Tintin, un héros chrétien ?
LAURENCE DESJOYAUX publié le 12/01/2017.
Alors que la sortie d’une version colorisée de Tintin au pays des soviets créée des remous chez les tintinophiles, les fans catholiques se retrouvent le 18 janvier aux Bernardins pour discuter des vertus du héros de Hergé et de la théologie implicite de ses aventures.
Preuve que le sujet intéresse : toutes les places sont parties en 24 heures. Les organisateurs de la conférence « Tintin au Vatican », qui se tient au Collège des Bernardins le 18 janvier prochain, ont dû ajouter une date (le 19 janvier, à Notre-Dame d'Auteuil). Il faut dire que le thème, tout comme le panel d’intervenants – Giovanni Maria Vian, directeur de l'Osservatore Romano, Jean-Luc Marion, de l'Académie française, ou encore Rémi Brague, de l'Académie des sciences morales et politiques – ne peut qu’attirer la vaste famille des tintinophiles catholiques. Au cœur de leurs discussions, cette interrogation : Tintin est-il un héros chrétien ?
« On ne trouve pas de vignette ni d’épisode où Tintin fasse acte de dévotion, précise d’emblée Giovanni Maria Vian, la seule chose qui s’en rapproche est une couverture du journal Tintin de 1948, dessinée par Hergé, où le jeune reporter est à genoux devant une crèche avec les Dupondt, le capitaine Haddock et le professeur Tournesol. Mais c’est un chrétien effectif, même s’il ne le déclare pas. Il est comme naturellement chrétien », assure le directeur de l’Osservatore Romano, le quotidien du Vatican, qui collectionne dans son bureau les bibelots relatifs aux aventures du personnage de bande dessinée.
★ ★ ★ ★ ★
Problèmes à résoudre:
(a) D'après l'article sur Tintin, quels personnages se trouvent sur la couverture du journal Tintin de 1948 ? Nommez-les tous.
(b) Recopiez l'article sur Tintin de « Tintin, un héros » à « de ses aventures. ».
Vous n'aurez pas besoin de la liste qui suit.

Données recueillies:
★ ★ ★ ★ ★
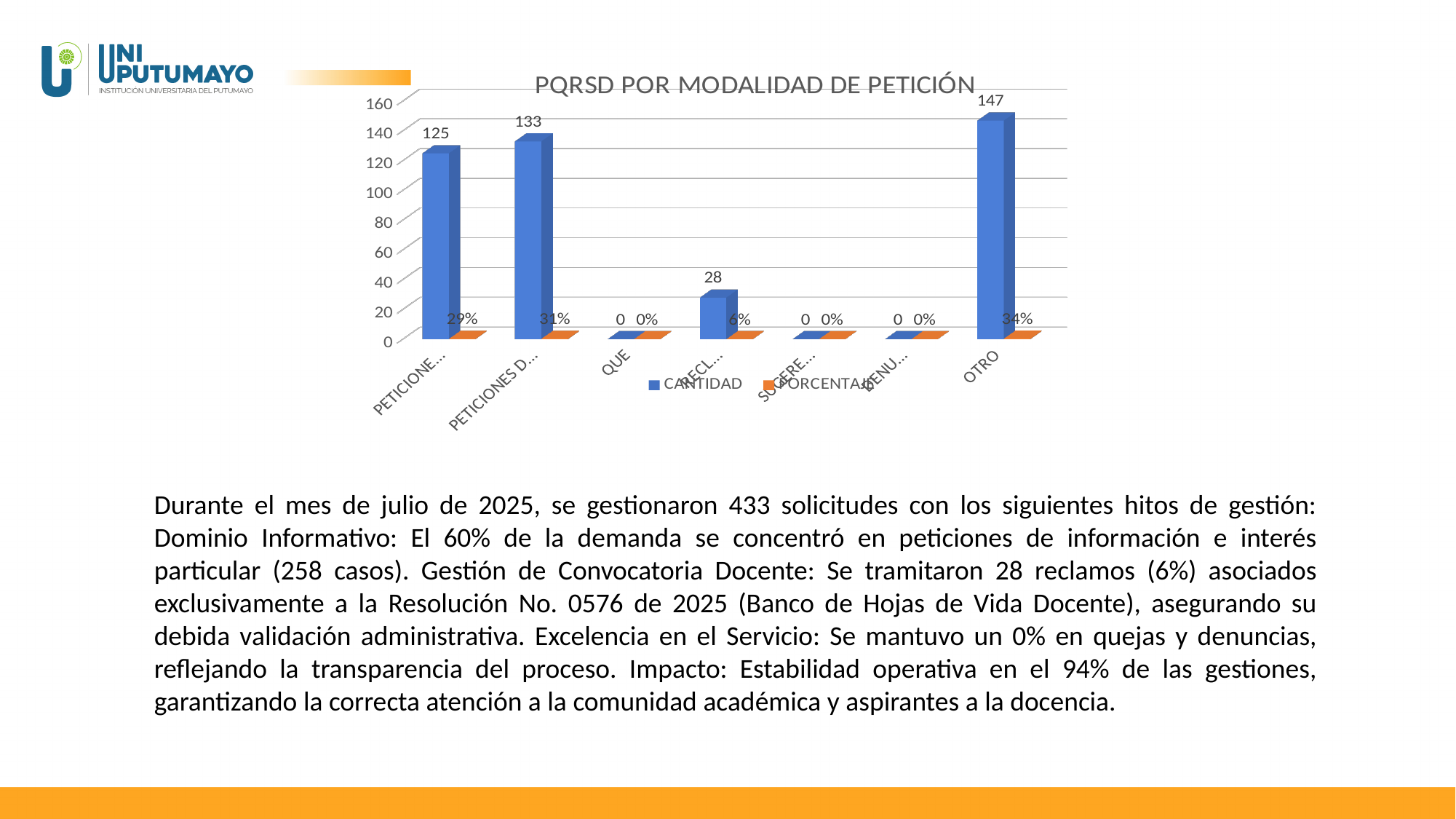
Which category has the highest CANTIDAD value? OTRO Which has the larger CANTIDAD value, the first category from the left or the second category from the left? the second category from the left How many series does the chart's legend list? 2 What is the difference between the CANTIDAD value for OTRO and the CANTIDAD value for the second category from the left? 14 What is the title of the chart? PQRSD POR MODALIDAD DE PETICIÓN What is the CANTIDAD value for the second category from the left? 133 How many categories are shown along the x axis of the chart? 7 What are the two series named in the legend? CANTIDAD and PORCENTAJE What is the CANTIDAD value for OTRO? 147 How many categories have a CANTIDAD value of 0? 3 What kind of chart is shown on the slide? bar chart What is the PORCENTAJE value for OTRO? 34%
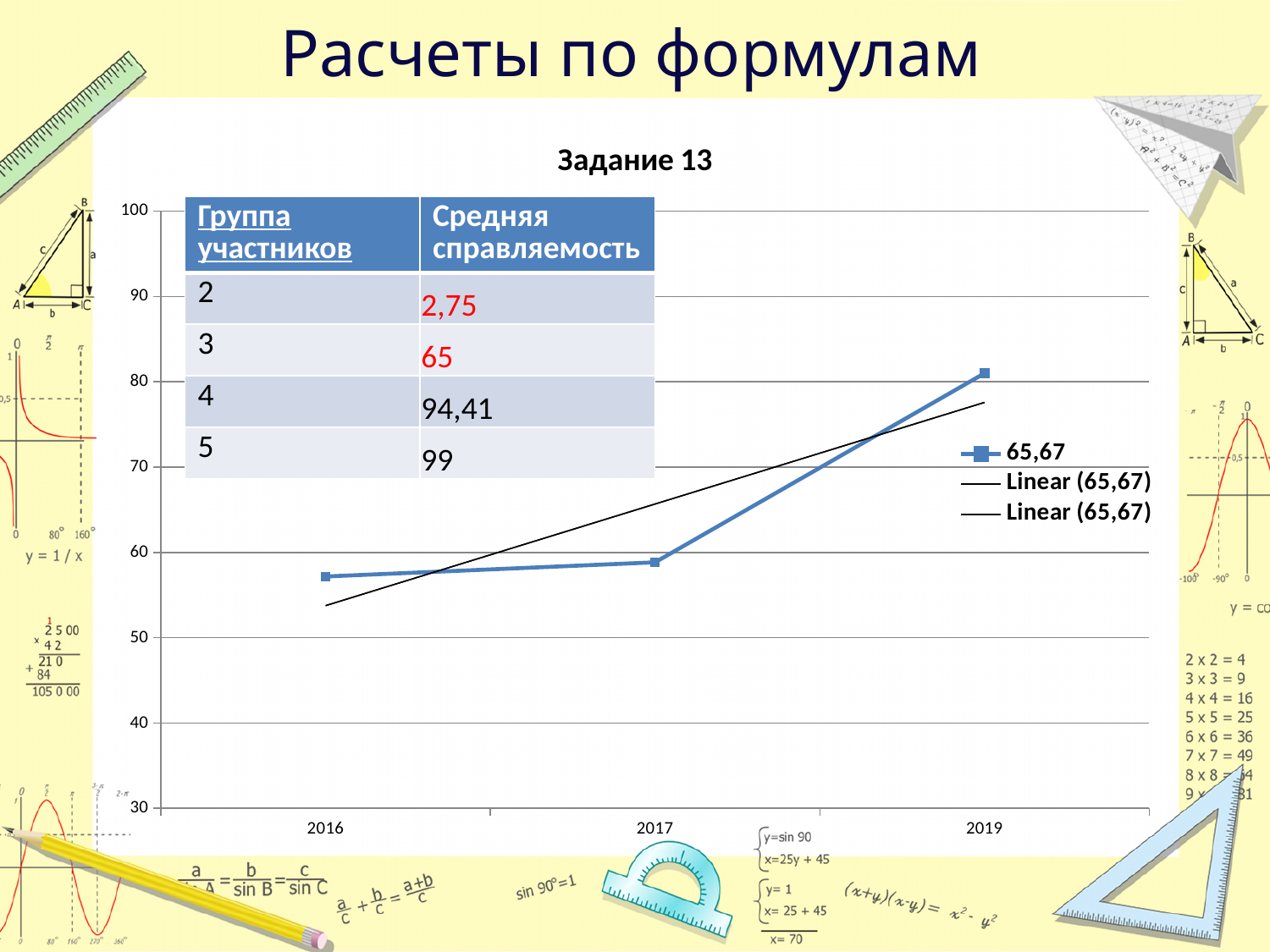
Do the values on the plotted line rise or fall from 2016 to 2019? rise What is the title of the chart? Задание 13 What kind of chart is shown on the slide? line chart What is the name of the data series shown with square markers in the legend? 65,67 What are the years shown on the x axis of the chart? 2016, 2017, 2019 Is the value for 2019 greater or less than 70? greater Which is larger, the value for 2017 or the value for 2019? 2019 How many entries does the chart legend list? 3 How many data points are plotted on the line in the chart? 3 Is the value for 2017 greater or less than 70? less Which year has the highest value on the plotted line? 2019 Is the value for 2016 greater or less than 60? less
★ ★ ★ ★ ★
Réponses une par une:
(a) Tintin, les Dupondt, le capitaine Haddock et le professeur Tournesol.

(b)
Tintin, un héros chrétien ?
LAURENCE DESJOYAUX publié le 12/01/2017.
Alors que la sortie d’une version colorisée de Tintin au pays des soviets créée des remous chez les tintinophiles, les fans catholiques se retrouvent le 18 janvier aux Bernardins pour discuter des vertus du héros de Hergé et de la théologie implicite de ses aventures.